Deve-se observar, a propósito, que, no caso em que a mãe corra perigo de morte com o nascimento da criança que virá, também a Doutrina Espírita se manifesta muito próxima da Lei Penal brasileira, de modo ponderado, como se lê da resposta dos Espíritos a Kardec, na Questão nº 359 de O Livro dos Espíritos: “É preferível sacrificar o ser que não existe a sacrificar o que existe”, ou seja: salva-se a mãe e perde-se o feto, em razão do estado de necessidade.

Sabemos que as leis devem espelhar os usos e costumes, devem ser o resultado da vontade consciente da sociedade. Por isso, cabem aqui dois avisos dos Espíritos Superiores, em O Livro dos Espíritos, respectivamente, nas Questões 693 e 694:

“Tudo o que embaraça a Natureza em sua marcha é contrário à Lei Geral”, e “os usos destinados a obstar a reprodução para a satisfação da sensualidade é prova de predominância do corpo sobre a alma e de quanto o ser humano é material”.

Como “o mal só cresce porque o bem se esconde, e cada um recebe segundo o seu merecimento, e a toda ação – boa ou má – corresponde uma reação”, na forma provada pela Lei Natural, todos nós devemos ter cuidado contra propostas insensatas, porque, embora sem que levantemos um dedo ou digamos uma só palavra, o nosso pensamento não pára e pode tomar forma, positiva ou negativa. Assim, quando o Cristo nos ensina a “orar e vigiar”, é para que estejamos alertas, a fim de não nos arrependermos.

E todos nós já fomos ovo, embrião e feto, até chegarmos a nascer e caminhar para a luz, através de experiências físicas. Portanto, se pretendemos ser éticos, não podemos ignorar outra lição do Cristo, de que não devemos fazer ao semelhante aquilo que, naturalmente, não gostaríamos que os outros nos fizessem.

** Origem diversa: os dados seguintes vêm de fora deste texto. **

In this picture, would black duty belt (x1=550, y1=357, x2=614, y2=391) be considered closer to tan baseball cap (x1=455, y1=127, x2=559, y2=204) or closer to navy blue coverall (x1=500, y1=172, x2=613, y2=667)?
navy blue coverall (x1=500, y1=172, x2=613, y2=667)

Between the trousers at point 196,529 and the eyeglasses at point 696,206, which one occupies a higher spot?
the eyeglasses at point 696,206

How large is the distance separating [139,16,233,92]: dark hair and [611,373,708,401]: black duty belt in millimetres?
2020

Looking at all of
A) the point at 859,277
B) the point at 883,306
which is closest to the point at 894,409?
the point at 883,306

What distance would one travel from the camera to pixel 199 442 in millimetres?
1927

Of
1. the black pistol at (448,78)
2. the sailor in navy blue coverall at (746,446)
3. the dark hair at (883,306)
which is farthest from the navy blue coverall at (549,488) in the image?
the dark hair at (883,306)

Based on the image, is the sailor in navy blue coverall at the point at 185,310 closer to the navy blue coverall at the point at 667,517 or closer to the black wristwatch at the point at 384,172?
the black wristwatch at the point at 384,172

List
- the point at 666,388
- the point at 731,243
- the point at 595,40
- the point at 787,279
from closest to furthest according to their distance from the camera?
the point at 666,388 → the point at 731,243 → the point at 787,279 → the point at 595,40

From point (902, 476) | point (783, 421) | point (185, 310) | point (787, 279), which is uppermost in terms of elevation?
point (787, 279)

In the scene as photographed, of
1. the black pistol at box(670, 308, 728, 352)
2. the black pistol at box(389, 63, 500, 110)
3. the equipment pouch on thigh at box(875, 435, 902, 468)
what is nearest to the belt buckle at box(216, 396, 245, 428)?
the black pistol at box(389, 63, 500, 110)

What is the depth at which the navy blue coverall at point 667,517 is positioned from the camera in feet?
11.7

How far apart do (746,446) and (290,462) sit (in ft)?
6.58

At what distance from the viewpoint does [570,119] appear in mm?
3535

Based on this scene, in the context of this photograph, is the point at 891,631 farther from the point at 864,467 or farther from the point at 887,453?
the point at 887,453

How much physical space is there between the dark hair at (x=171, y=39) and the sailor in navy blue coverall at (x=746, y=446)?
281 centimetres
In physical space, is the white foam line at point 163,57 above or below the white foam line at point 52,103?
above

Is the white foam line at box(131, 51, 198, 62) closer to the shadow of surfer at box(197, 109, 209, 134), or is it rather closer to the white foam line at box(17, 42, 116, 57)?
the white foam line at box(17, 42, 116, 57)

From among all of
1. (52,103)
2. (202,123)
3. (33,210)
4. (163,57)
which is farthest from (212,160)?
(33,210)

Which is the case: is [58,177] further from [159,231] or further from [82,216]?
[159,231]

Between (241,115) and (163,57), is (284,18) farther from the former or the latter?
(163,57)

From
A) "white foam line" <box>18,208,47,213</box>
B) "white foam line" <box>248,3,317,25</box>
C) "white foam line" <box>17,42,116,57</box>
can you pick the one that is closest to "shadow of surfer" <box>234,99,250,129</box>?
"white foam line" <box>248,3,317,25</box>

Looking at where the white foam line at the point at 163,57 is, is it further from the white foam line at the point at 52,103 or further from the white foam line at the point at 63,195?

Vale a pena citar o escritor Plínio Salgado, que, na página 21 de seu livro “Vida de Jesus” (Editora Panorama, São Paulo, 1944) registrou:

“Parece trivial dizer, mas é sempre perturbador pensar que a mulher grávida leva um destino no ventre. Leva um gérmen de personalidade. A misteriosa geometria imanente de um corpo, de uma fisionomia, de um modo de ser. A centelha de um espírito. A semente de um fato social, que se pode chamar, um dia: revolução, revelação, gênio do Bem ou gênio do Mal. A força do destino que se desenvolve no seio da mulher é tão imperativo, que ela deve sentir a influência do ser que se vem aproximando em sua marcha para o mundo”.

Em síntese, sabemos que o tema é complexo, porque envolve a covarde destruição de uma vida humana indefesa e desrespeita os mais nobres sentimentos da mulher, esclarecida ou não, e que não pode ser apontado como simples “questão religiosa ou moral, mas, sim, como fator de ignorância e estrema falta de caridade individual, bem como descaso do Estado com a prevenção primária em políticas públicas de defesa social.

Por isso, tomamos a liberdade de ousar uma pergunta oportuna, para reflexão, a quem seja defensor do aborto: e se a sua nobre genitora, pobre ou rica, analfabeta ou letrada, ao invés de deixá-lo nascer, o tivesse abortado?